_QUOTED PASSAGE:_
'''

Mother Earth “Tripel Overhead” – Belgian-style tripel aged in bourbon barrels – 9.0% ABV – 20 IBU (my best guess)

Mother Earth Brewing out of Kinston, North Carolina, tries its hand at a Belgian-style ale, and I must say they nail the flavor like Ron Jeremy nails… any vagina that gets in his path, to be honest. I’ve had many American attempts and most of them are good, and none of them have ever replicated the flavor of Belgian yeast like the Trappist monks until this one. And to add a touch of the “good ole’ US of A”, Mother Earth has aged it in bourbon barrels (a very popular craft beer trend here).

But to be 100% honest I have to grade this one a little lower than I probably should, due to what I believe may be a bad bottle (or one I did not store properly). The carbonation died on me halfway through my first over-sized wine glass of what seems to be an otherwise magnificent beer. So please take heed: my rating on this would be likely to go up if I had a fresh bottle that yielded the right texture. From what I have gathered in my research, my experience with this brew is not the status quo. This review is based solely on one bottle, but I cannot in good conscience tweak my review by incorporating an extrapolation of popular opinion.

Henry Deltoid's Beer Review: Tripel Overhead

The liquid of Tripel Overhead is opaque, copper brown/honey in color. The head is bright white, tight, and rather thin but interesting: it maintains an even film across the top of the liquid for almost the entire session, which is impressive considering this is a sipping beer that takes a while to finish. The aroma is poignant with phenol, medicine and sweet whiskey. The flavor is a perfectly smooth and balanced rush of clove, banana, oak, bourbon, sweetbread, and that signature spicy, medicinal, phenolic flavor from the Belgian yeast. The aftertaste is pure satisfaction: warm pancakes with a dab of bitterness and booze.

'''

_EXERCISES TO COMPLETE:_
- 1) Answer each question from the beer review.
(a) In what town and state is Mother Earth Brewing located?
(b) At what point did the carbonation die?
(c) What color is the head?
- 2) Reproduce everything in the beer review from "Henry Deltoid's Beer" down to "bitterness and booze.".
Rely on the beer review alone.

_COLLECTED MATERIAL:_
'''

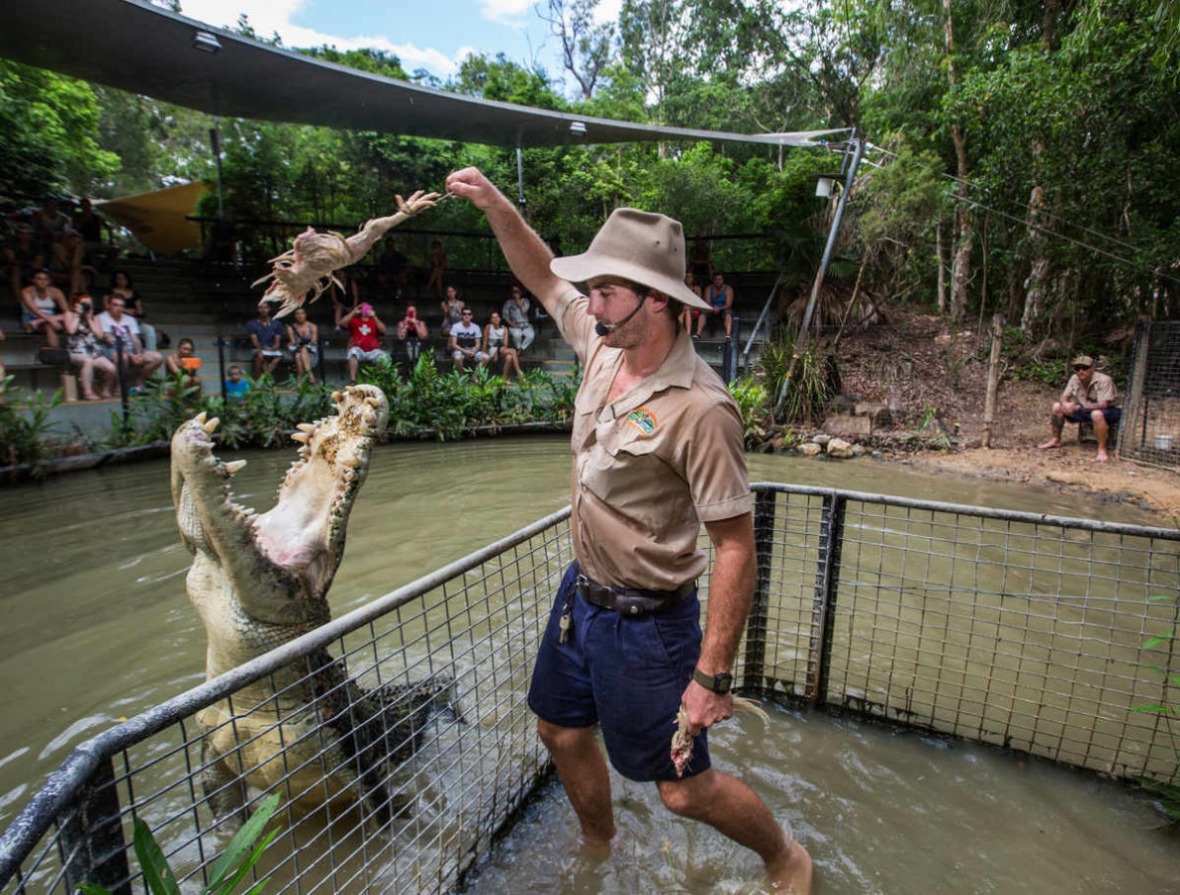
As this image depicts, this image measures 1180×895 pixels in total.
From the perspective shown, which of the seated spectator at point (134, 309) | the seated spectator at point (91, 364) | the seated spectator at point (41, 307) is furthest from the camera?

'''

_TASK-BY-TASK RESULTS:_
- 1)
(a) Kinston, North Carolina
(b) Halfway through the first over-sized wine glass
(c) Bright white

- 2)
Henry Deltoid's Beer Review: Tripel Overhead

The liquid of Tripel Overhead is opaque, copper brown/honey in color. The head is bright white, tight, and rather thin but interesting: it maintains an even film across the top of the liquid for almost the entire session, which is impressive considering this is a sipping beer that takes a while to finish. The aroma is poignant with phenol, medicine and sweet whiskey. The flavor is a perfectly smooth and balanced rush of clove, banana, oak, bourbon, sweetbread, and that signature spicy, medicinal, phenolic flavor from the Belgian yeast. The aftertaste is pure satisfaction: warm pancakes with a dab of bitterness and booze.